On the other hand the Christian argues from entirely different premises; that we do not get to decide what is right and good and what is, on the other hand, bad, but that we are the creatures of God, who has made us and who has made us in his own image. God's laws are not purely arbitrary, like the law that says you cannot exceed 70 mph on the motorway, they are the expression of God's character and of our nature. If I may put it reverently, God could not have given ten different commandments upon Mount Sinai. God stands above all of us, though he is also not far from any of us. He gets to decide what is right and good, we do not, no, not even if we are seated together in a place of worship and are elected representatives of the Christian people. The Church can neither condemn what God has approved, nor can it approve what God has condemned.
That is the state of the question.
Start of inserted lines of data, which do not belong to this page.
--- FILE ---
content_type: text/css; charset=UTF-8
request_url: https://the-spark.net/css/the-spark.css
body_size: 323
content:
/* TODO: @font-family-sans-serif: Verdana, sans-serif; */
I would further argue that only from a Transcendent understanding of morality can we consistently critique others and ourselves (though not in that order). While the philosophers of the Enlightenment supposed that they were building their "rational moralities" on universal principles, we see far more clearly now that they were unconsciously reading Christian presuppositions into their analysis, and the idea of morality as decided by the society all too easily becomes morality decreed by an educated intellectual elite, which descends into nightmare in the Cambodia of Pol Pot. What is more, it cannot be consistently maintained, for a merely societal morality cannot critique a different society without assuming an unwarranted attitude of moral superiority. A purely personal understanding of morality is simply unworkable, as we all, however much we isolate ourselves, must live in society, and life together is impossible without a shared moral code, however rudimentary. But that is not my point here; rather that point is that until we realise that we are proceeding from radically different ideas about how we derive our morality, we shall never really be able to talk to those with whom we disagree.